__SOURCE EXCERPT__:
■ ■ ■
Plunder at Immigration: P1,000 no longer missing

GOTCHA - Jarius Bondoc - The Philippine Star

Is evidence being tampered in the P50-million bribery of two Immigration deputies?

Cash is the proof – P50 million in P1000-notes. It’s the minimum amount for heinous, non-bailable plunder. Controversy raged when only P49,999,000 initially was counted. Expect another to-do, as the missing P1,000 has turned up in recent re-inventory.

Associate commissioners Al Argosino and Michael Robles allegedly received the money on the night of Nov. 26-27, 2016. “Payoff” was at a casino in Entertainment City, Parañaque. Supposedly it was to facilitate the release of 1,613 Chinese illegal workers earlier arrested at Macao magnate Jack Lam’s gaming pit in Clark Freeport, Pampanga. The two officials are charged with plunder, gift taking, graft, and bribery. Co-accused is their purported go-between, retired police colonel Wally Sombero, who asserts that he in fact was entrapping them for extortion. Of the loot, P18 million went to Immigration intelligence chief Charles Calima, who turned it over to the National Police. Given to Sombero was P2 million, for legal reps of the illegal aliens.

On Dec. 13, 2016, then-justice secretary Vitaliano Aguirre faced the press with law fraternity-mates Argosino and Robles. They announced the charging with corruption of Lam, two interpreters, and Calima. Purportedly the P30 million yielded by Argosino and Robles was only P29,999,000. So total, with the P20 million given to Calima and Sombero, was P49,999,000. Impliedly there was no plunder, as the evidence was P1,000 short of the threshold. Investigating senators fumed. The case still should be for plunder, they said, since P50 million was the bribe demanded and believed delivered. Taking that stance, the Ombudsman indicted Argosino, Robles, and Sombero, but exonerated Calima.

The next day, Dec. 14, 2016, the P29,999,000 was placed in a safety deposit box at a Land Bank branch in Manila. Certified were 30 packets of P1 million each. Each packet consisted of ten bundles of P100,000, except for the last, duly marked as P99,000. Two keys were given to two Aguirre trustees, an undersecretary and a director.

Aug. 8, 2018, as part of bail hearings, the Sandiganbayan set a re-inventory of evidence. Watching the bill counting were the magistrates, Ombudsman and justice department prosecutors, and defense counsels. The bundle labeled P99,000 turned out not missing any P1000-bill; the total was P100,000. The amount is back to P30 million.

Who touched the evidence and why? Logbooks identify a visitor to the safety deposit box on June 22, 2018 – staying for 11 minutes. The name is known to those present in the recount of Aug. 8.

To recall, Aguirre was replaced last Apr. 2018 by Justice Sec. Menardo Guevarra. The latter made all Aguirre’s appointee under- and assistant secretaries resign. They were replaced by July.

Who authorized the visit to the safety deposit? Did the visitor have superiors’ written consent? Was he alone? Why were defense counsels and prosecutors not informed? The Sandigan 6th Division will rule on the evidence fiddling. Justice Sarah Jane Fernandez is chairwoman; Justices Karl Miranda and Zaldy Trespeses are members.
■ ■ ■
__DIRECTIVE 1__: Revise the passage of the Immigration bribery column between "Who touched the" and "replaced by July.", inclusive, changing "Logbooks" to "Bank records".
__DIRECTIVE 2__: In the Immigration bribery column, how long did the visitor to the safety deposit box stay on June 22, 2018?
The material after the column comes from an unrelated source.

__DATA SHOWN__:
■ ■ ■
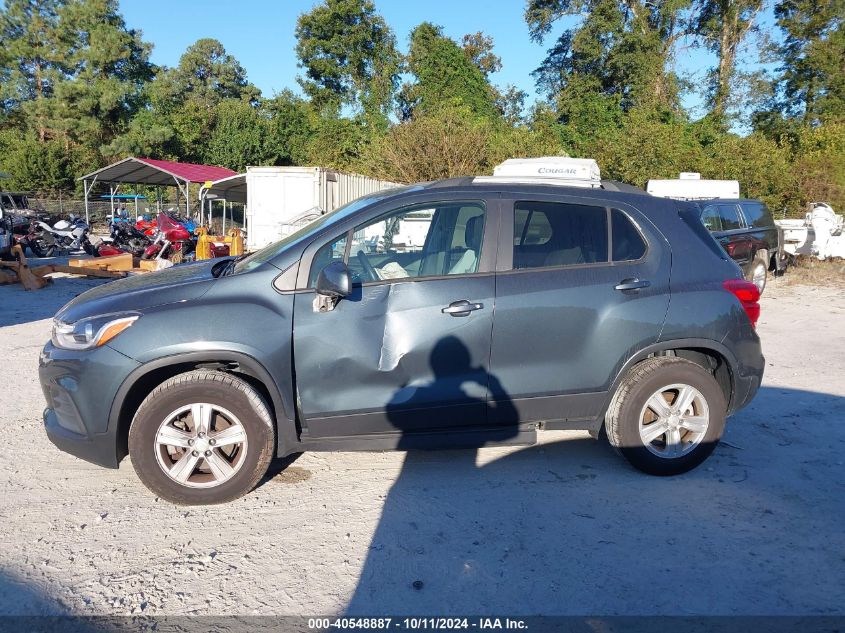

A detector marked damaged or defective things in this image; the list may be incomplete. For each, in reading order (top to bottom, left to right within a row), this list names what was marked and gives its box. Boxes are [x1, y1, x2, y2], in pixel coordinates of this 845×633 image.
■ ■ ■
__RIGHT ANSWER 1__:
Who touched the evidence and why? Bank records identify a visitor to the safety deposit box on June 22, 2018 – staying for 11 minutes. The name is known to those present in the recount of Aug. 8.

To recall, Aguirre was replaced last Apr. 2018 by Justice Sec. Menardo Guevarra. The latter made all Aguirre’s appointee under- and assistant secretaries resign. They were replaced by July.

__RIGHT ANSWER 2__: 11 minutes.